The Times They Are A Changin Part 1

July 12, 2007 at 8:28 am 5 comments

snowball

Communication

 I’ve been having a contemplative morning. The wood-smoke scent of last night’s real fire gently pervades the lounge. The dishwasher quietly murmurs in the kitchen beyond. Maslow (our cat and furball baby) is noisily preening himself in a sunspot on the sofa beside me. Radio 5 is entertaining itself in the background, playing through the Freeview digital-TV.

Yesterday’s newspaper (the Times), multiple magazines, and other supplements are gently gathering dust on the coffee table. I admit I do tend to lose interest a little bit after I have completed the Killer Su Doku and the Times 2 Crossword, but there is something quite satisfying about the weekly visit to the recycling bins at Waitrose. If you ignore the fact that so many trees were felled to make the stuff in the first place, and, so much CO2 was spewed into the atmosphere while transporting the stuff around the globe, it makes me feel as if I am doing my little bit for the planet and the next generation. And, so I do. Ignore the fact that is.

The news is much, much more accessible these days. This might explain why there is also a growing pile of CDs tottering on the coffee table. CDs which, not unlike my free copy of the Harvard Business Review, are likely to remain unopened, never to see a PC disk drive, or CD player, or the light of day. Give-away CDs from papers or received unsolicited through the mail: “Paul McKenna’s Deep Relaxation: Programme Your Mind to Feel Good”, “Charlotte’s Web: Help is Coming from Above” – an audio CD, “Full Circle: Alaska and Russia – The Michael Palin Collection”, “Coast: Exmouth to Bristol”, “Teach Yourself Mandarin Chinese Conversation”, (I joke not !!), and, “Make a Contribution to a Cleaner World” – an educative missive from our supplier of home heating oil, trying to justify why they are five pence per litre more expensive than their nearest rivals……. There’s probably a degree in social studies in the making right there on our coffee table. In fact I am sure there is. Especially if you add in the other reading materials which are to be found there. “The Dangerous Book for Boys”, “Mr Jones’ Rules”, “The Rough Guide to Thailand”, the Laura Ashley catalogue, and the “Radio Times”.

The Dangerous Book for Boys

The Dangerous Book for Boys (Photo credit: Wikipedia)

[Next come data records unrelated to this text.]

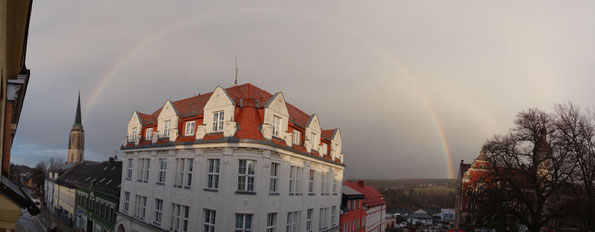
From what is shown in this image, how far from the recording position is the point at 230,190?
23531 millimetres

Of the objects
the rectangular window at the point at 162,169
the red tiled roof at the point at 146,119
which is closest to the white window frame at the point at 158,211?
the rectangular window at the point at 162,169

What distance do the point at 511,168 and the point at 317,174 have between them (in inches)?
→ 687

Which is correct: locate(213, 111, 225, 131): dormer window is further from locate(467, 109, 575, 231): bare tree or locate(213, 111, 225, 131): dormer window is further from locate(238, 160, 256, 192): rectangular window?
locate(467, 109, 575, 231): bare tree

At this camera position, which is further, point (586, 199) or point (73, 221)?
point (73, 221)

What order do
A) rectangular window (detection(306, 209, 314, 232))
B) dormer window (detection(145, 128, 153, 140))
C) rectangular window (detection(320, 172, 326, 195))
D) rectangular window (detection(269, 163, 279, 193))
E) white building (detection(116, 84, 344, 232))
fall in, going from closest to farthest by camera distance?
white building (detection(116, 84, 344, 232)) → rectangular window (detection(269, 163, 279, 193)) → rectangular window (detection(306, 209, 314, 232)) → rectangular window (detection(320, 172, 326, 195)) → dormer window (detection(145, 128, 153, 140))

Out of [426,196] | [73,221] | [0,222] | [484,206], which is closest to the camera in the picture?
[0,222]

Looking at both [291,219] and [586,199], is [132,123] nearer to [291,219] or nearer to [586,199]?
[291,219]

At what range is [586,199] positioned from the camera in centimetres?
2906

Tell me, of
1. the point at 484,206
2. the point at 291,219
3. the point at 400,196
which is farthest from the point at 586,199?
the point at 400,196

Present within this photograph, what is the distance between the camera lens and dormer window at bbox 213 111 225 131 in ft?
82.6

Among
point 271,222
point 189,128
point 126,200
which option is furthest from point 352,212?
Result: point 126,200

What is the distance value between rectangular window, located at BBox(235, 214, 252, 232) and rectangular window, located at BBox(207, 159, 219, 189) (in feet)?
8.72

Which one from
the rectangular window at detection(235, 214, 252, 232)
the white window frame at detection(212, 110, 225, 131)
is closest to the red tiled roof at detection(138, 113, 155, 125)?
the white window frame at detection(212, 110, 225, 131)

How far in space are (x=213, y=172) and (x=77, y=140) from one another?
132 metres
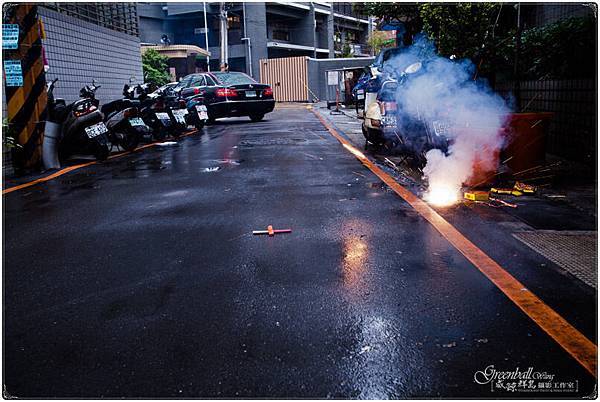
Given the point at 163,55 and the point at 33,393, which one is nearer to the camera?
the point at 33,393

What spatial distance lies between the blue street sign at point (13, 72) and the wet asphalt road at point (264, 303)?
327 centimetres

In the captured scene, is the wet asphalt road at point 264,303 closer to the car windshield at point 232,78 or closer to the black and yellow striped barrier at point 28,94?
the black and yellow striped barrier at point 28,94

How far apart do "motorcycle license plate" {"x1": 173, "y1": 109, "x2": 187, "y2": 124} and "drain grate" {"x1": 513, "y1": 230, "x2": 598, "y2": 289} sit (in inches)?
420

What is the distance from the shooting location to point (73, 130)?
923cm

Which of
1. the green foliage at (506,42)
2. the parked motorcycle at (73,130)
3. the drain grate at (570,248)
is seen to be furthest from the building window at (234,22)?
the drain grate at (570,248)

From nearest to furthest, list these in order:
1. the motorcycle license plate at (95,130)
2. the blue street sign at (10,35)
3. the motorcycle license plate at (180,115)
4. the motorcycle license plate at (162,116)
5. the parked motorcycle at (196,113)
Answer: the blue street sign at (10,35) < the motorcycle license plate at (95,130) < the motorcycle license plate at (162,116) < the motorcycle license plate at (180,115) < the parked motorcycle at (196,113)

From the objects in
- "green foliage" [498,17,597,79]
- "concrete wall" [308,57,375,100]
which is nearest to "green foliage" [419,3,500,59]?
"green foliage" [498,17,597,79]

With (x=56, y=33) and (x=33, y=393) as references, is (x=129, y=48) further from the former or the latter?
(x=33, y=393)

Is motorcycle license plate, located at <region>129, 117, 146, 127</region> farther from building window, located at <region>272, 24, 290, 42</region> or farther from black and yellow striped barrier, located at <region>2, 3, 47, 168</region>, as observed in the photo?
building window, located at <region>272, 24, 290, 42</region>

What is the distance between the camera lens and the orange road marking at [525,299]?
2.46 meters

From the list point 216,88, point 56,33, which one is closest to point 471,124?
point 56,33

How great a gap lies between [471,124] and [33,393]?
18.2 ft

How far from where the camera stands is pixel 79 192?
668 cm

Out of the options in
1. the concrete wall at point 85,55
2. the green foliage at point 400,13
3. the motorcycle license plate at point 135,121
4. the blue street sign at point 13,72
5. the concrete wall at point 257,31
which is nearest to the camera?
the blue street sign at point 13,72
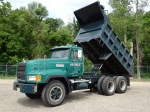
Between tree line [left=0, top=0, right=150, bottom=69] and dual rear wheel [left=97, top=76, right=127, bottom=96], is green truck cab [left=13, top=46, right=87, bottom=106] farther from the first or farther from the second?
tree line [left=0, top=0, right=150, bottom=69]

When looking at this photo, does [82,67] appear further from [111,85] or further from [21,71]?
[21,71]

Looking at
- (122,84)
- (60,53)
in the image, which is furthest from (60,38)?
(60,53)

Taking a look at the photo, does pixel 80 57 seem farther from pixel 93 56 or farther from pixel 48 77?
pixel 93 56

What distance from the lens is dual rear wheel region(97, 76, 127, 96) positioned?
9361 millimetres

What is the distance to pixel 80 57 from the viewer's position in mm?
8172

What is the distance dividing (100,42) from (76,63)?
76.7 inches

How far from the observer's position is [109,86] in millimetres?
9883

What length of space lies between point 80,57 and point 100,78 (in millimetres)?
2301

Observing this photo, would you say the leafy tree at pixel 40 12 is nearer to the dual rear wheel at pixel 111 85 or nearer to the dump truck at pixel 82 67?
the dump truck at pixel 82 67

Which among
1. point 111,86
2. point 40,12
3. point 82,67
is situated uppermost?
point 40,12

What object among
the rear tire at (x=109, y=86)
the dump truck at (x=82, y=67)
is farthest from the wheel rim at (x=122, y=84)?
the rear tire at (x=109, y=86)

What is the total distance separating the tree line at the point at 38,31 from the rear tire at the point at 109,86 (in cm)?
1177

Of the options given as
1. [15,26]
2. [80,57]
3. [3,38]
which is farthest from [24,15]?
[80,57]

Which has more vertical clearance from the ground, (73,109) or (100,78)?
(100,78)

These days you can learn everything you ever wanted or needed to know about the world without even leaving your bedroom, visiting a museum, stepping into a library, trekking across the Sahara, or undertaking a balloon safari in deepest, darkest Africa. We have News 24, broadband and Wikipedia. Amazon.co.uk delivers. Wine Direct delivers. Tesco Direct delivers. The local Indian takeaway delivers. I am seriously considering becoming a recluse. But a recluse who is well-fed, well-informed and worldly-wise.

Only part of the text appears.